If there is no compatible map between the data-type and wire-type, then the data cannot be read, and this error is raised.
如果数据类型和线类型之间没有兼容映射,则无法读取数据,并引发此错误。
Now let's look at why this occurs in the scenario here:
现在让我们看看为什么会在此处的场景中发生这种情况:
[ProtoContract]
public class Data1
{
[ProtoMember(1, IsRequired=true)]
public int A { get; set; }
}
[ProtoContract]
public class Data2
{
[ProtoMember(1, IsRequired = true)]
public string B { get; set; }
}
class Program
{
static void Main(string[] args)
{
var d1 = new Data1 { A = 1};
var d2 = new Data2 { B = "Hello" };
var ms = new MemoryStream();
Serializer.Serialize(ms, d1);
Serializer.Serialize(ms, d2);
ms.Position = 0;
var d3 = Serializer.Deserialize<Data1>(ms); // This will fail
var d4 = Serializer.Deserialize<Data2>(ms);
Console.WriteLine("{0} {1}", d3, d4);
}
}
In the above, two messages are written directly after each-other. The complication is: protobuf is an appendable format, with append meaning "merge". A protobuf message does not know its own length, so the default way of reading a message is: read until EOF. However, here we have appended two differenttypes.
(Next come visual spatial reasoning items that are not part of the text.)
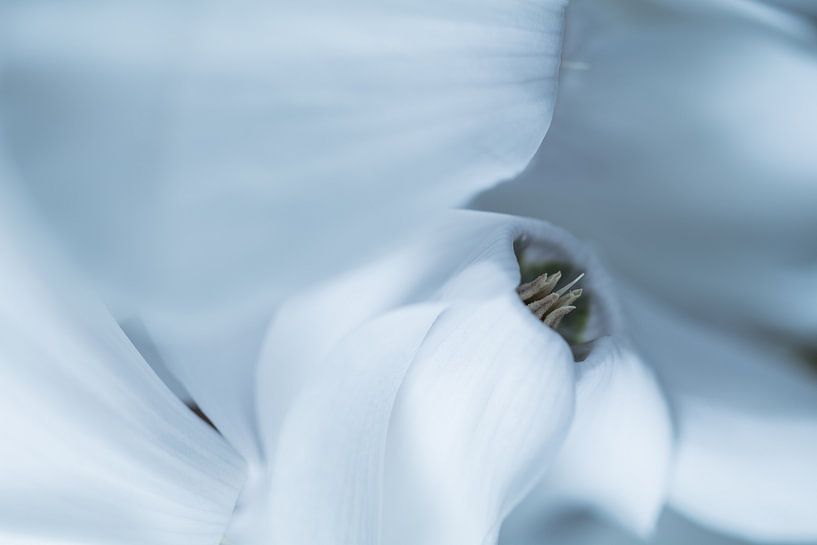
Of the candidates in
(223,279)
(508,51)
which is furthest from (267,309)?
(508,51)

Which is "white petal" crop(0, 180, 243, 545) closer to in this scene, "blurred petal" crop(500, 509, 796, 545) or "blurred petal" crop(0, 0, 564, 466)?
"blurred petal" crop(0, 0, 564, 466)

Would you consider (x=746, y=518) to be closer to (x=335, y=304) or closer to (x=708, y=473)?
(x=708, y=473)

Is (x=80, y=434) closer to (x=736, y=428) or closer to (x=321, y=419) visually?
(x=321, y=419)

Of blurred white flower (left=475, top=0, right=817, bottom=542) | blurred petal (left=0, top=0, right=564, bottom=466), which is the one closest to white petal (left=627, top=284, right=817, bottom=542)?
blurred white flower (left=475, top=0, right=817, bottom=542)

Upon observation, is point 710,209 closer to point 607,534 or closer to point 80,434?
point 607,534

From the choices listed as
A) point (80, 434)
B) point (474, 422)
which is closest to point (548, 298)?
point (474, 422)

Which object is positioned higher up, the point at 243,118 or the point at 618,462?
the point at 243,118
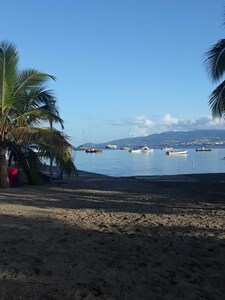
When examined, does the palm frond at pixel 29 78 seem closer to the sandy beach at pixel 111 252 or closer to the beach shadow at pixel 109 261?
the sandy beach at pixel 111 252

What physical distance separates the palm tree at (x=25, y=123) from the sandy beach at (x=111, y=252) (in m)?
4.89

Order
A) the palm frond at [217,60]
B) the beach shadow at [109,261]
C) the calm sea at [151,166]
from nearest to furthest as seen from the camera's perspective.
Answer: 1. the beach shadow at [109,261]
2. the palm frond at [217,60]
3. the calm sea at [151,166]

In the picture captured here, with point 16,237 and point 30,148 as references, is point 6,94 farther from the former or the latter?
point 16,237

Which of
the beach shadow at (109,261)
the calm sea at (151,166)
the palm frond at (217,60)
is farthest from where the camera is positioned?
the calm sea at (151,166)

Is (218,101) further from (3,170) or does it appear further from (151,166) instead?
(151,166)

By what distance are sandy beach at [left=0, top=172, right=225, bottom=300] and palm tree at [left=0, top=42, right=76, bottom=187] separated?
193 inches

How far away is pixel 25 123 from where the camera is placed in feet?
49.9

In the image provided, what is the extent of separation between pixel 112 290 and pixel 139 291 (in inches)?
11.1

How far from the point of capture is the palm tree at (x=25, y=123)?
14.6 meters

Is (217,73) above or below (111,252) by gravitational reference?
above

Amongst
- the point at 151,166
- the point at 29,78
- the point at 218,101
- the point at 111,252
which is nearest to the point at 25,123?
the point at 29,78

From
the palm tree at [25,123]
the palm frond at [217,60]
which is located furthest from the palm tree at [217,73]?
the palm tree at [25,123]

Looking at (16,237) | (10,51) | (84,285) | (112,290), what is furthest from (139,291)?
(10,51)

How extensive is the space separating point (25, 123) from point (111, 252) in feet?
34.3
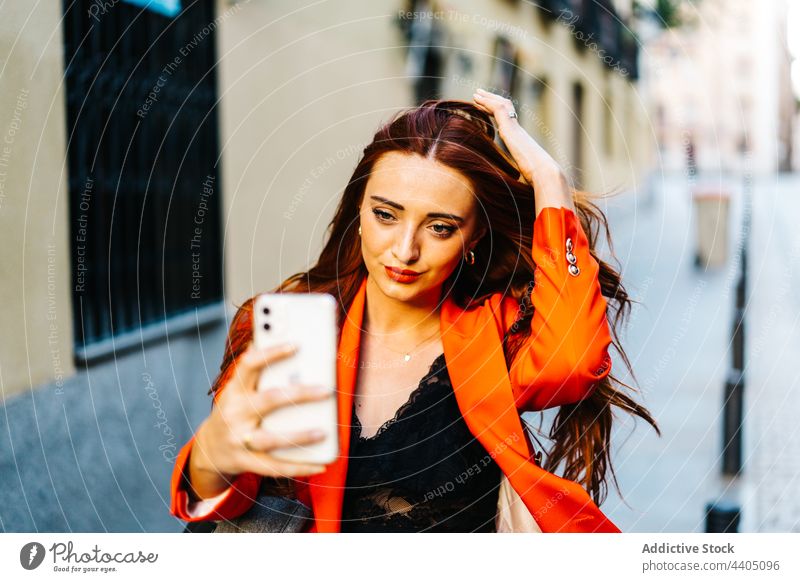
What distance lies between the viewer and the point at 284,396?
130cm

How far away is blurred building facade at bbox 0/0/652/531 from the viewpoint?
258 cm

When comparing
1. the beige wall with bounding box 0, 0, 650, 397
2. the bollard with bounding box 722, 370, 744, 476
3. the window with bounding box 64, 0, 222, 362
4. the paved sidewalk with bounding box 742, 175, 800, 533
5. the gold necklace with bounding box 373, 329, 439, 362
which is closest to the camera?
the gold necklace with bounding box 373, 329, 439, 362

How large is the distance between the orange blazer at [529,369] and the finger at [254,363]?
330mm

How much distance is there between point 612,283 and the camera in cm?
192

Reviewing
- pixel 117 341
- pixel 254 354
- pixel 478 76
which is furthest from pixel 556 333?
pixel 478 76

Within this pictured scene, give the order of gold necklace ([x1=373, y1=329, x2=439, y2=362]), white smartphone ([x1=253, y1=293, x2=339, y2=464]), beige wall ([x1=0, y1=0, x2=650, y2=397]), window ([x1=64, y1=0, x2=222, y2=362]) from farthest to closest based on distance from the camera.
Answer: window ([x1=64, y1=0, x2=222, y2=362])
beige wall ([x1=0, y1=0, x2=650, y2=397])
gold necklace ([x1=373, y1=329, x2=439, y2=362])
white smartphone ([x1=253, y1=293, x2=339, y2=464])

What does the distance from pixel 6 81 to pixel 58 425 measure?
0.90 m

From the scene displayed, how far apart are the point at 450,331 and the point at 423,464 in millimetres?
231

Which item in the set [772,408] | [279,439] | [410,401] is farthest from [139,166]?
[772,408]

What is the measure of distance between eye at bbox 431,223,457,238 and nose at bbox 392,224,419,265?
1.5 inches

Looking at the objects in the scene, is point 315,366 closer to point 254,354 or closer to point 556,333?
point 254,354

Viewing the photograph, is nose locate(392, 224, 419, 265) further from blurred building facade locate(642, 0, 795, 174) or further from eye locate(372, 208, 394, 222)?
blurred building facade locate(642, 0, 795, 174)

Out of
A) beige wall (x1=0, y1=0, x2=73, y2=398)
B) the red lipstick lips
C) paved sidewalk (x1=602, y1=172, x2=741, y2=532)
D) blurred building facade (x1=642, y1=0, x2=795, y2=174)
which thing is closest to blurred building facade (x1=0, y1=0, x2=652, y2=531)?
beige wall (x1=0, y1=0, x2=73, y2=398)

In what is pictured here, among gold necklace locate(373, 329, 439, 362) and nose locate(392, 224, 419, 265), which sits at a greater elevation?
nose locate(392, 224, 419, 265)
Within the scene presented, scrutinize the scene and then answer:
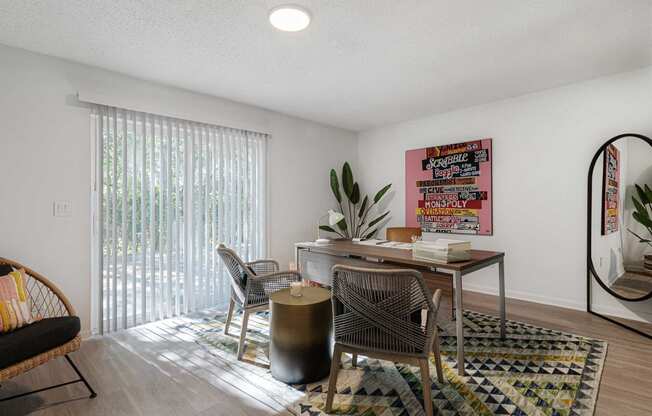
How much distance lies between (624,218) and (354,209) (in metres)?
3.33

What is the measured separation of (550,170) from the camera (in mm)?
3643

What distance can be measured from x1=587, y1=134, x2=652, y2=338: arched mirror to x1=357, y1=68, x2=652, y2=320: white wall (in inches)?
4.3

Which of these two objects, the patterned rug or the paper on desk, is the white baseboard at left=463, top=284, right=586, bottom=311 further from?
the paper on desk

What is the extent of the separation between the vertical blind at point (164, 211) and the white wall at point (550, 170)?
9.44 feet

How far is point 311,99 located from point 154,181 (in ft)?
6.28

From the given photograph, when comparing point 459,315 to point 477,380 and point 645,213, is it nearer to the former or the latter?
point 477,380

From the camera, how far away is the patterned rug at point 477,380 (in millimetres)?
1869

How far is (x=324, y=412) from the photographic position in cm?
183

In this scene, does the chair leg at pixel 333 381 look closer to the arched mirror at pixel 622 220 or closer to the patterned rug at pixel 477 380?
the patterned rug at pixel 477 380

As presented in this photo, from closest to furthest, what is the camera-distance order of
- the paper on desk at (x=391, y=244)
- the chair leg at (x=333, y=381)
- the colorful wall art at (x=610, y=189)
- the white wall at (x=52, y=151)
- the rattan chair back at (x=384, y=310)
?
the rattan chair back at (x=384, y=310) < the chair leg at (x=333, y=381) < the white wall at (x=52, y=151) < the paper on desk at (x=391, y=244) < the colorful wall art at (x=610, y=189)

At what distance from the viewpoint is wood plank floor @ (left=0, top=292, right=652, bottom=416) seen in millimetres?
1901

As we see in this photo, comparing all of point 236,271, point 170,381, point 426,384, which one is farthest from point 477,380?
point 170,381

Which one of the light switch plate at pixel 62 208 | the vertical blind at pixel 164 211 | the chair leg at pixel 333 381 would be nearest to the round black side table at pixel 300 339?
the chair leg at pixel 333 381

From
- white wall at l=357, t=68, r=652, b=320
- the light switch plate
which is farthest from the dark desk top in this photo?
the light switch plate
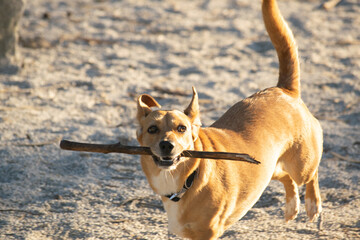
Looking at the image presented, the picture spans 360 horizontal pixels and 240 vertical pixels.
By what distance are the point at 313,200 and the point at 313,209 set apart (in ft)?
0.26

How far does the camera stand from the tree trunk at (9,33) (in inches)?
270

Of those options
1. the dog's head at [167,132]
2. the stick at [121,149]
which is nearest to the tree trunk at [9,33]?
the dog's head at [167,132]

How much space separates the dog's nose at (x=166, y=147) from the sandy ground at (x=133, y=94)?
118cm

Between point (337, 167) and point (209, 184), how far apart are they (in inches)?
86.7

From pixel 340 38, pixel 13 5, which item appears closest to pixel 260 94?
pixel 13 5

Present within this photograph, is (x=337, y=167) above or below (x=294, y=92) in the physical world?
below

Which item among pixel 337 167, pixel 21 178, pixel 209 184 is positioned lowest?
pixel 21 178

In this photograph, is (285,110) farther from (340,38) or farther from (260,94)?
(340,38)

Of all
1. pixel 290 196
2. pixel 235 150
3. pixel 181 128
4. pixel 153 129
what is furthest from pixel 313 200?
pixel 153 129

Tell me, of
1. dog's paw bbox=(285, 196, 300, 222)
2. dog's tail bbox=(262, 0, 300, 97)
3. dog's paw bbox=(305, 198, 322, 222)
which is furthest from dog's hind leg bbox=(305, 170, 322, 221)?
dog's tail bbox=(262, 0, 300, 97)

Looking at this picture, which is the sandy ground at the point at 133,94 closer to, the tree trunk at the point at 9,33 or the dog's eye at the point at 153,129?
the tree trunk at the point at 9,33

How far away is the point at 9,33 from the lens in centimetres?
706

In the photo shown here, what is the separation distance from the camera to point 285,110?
404 centimetres

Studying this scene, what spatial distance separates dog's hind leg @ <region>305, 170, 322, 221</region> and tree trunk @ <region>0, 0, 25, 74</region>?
4531 millimetres
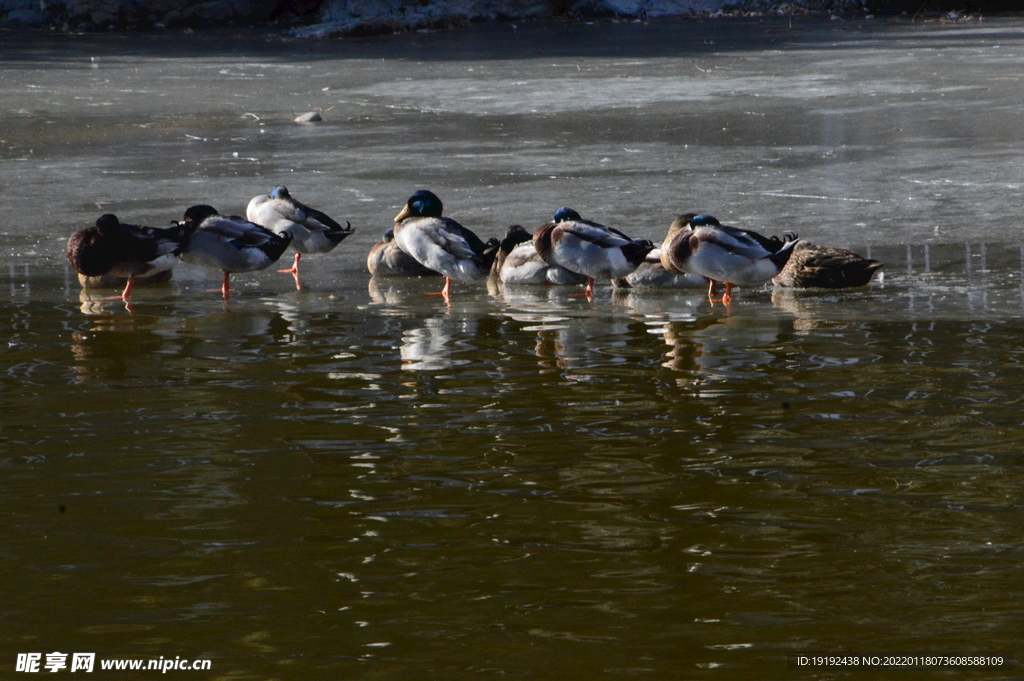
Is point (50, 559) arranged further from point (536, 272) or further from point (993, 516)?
point (536, 272)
If we read this back, it does not knowwhen we have finished reading the first message, so it keeps reading. When it gets to data from the second message, we find ourselves reading a "string" wire-type, but we are still trying to populate a Data1
instance, for which member 1 is an Int32
. There is no map between "string" and Int32
, so it explodes.
在上面,两条消息直接在彼此之后写入。复杂之处在于:protobuf 是一种可追加的格式,其中 append 的意思是“合并”。protobuf 消息不知道自己的长度,因此读取消息的默认方式是:一直读到 EOF。但是,这里我们附加了两种不同的类型。如果我们读回来,它不知道我们什么时候读完第一条消息,所以它一直在读。当它从第二条消息获取数据时,我们发现自己正在读取“字符串”线类型,但我们仍在尝试填充一个Data1
实例,其成员 1 是Int32
. "string" 和 之间没有映射Int32
,所以它会爆炸。
The *WithLengthPrefix
methods allowthe serializer to know where each message finishes; so, if we serialize a Data1
and Data2
using the *WithLengthPrefix
, then deserialize a Data1
and a Data2
using the *WithLengthPrefix
methods, then it correctlysplits the incoming data between the two instances, only reading the right value into the right object.
这些*WithLengthPrefix
方法允许序列化程序知道每条消息在哪里结束;因此,如果我们序列化 aData1
并Data2
使用*WithLengthPrefix
,然后使用这些方法反序列化 aData1
和 a ,那么它会在两个实例之间正确拆分传入数据,只将正确的值读入正确的对象。Data2
*WithLengthPrefix
Additionally, when storing heterogeneous data like this, you mightwant to additionally assign (via *WithLengthPrefix
) a different field-number to each class; this provides greater visibility of which type is being deserialized. There is also a method in Serializer.NonGeneric
which can then be used to deserialize the data without needing to know in advance what we are deserializing:
此外,当存储像这样的异构数据时,您可能希望额外(通过*WithLengthPrefix
)为每个类分配不同的字段编号;这为正在反序列化的类型提供了更大的可见性。还有一种方法Serializer.NonGeneric
可以用来反序列化数据,而无需事先知道我们正在反序列化的内容:
// Data1 is "1", Data2 is "2"
Serializer.SerializeWithLengthPrefix(ms, d1, PrefixStyle.Base128, 1);
Serializer.SerializeWithLengthPrefix(ms, d2, PrefixStyle.Base128, 2);
ms.Position = 0;
var lookup = new Dictionary<int,Type> { {1, typeof(Data1)}, {2,typeof(Data2)}};
object obj;
while (Serializer.NonGeneric.TryDeserializeWithLengthPrefix(ms,
PrefixStyle.Base128, fieldNum => lookup[fieldNum], out obj))
{
Console.WriteLine(obj); // writes Data1 on the first iteration,
// and Data2 on the second iteration
}
回答by Kirk Woll
Since the stack trace references this StackOverflow question, I thought I'd point out that you can also receive this exception if you (accidentally) deserialize a stream into a different type than what was serialized. So it's worth double-checking both sides of the conversation to ensure this is not happening.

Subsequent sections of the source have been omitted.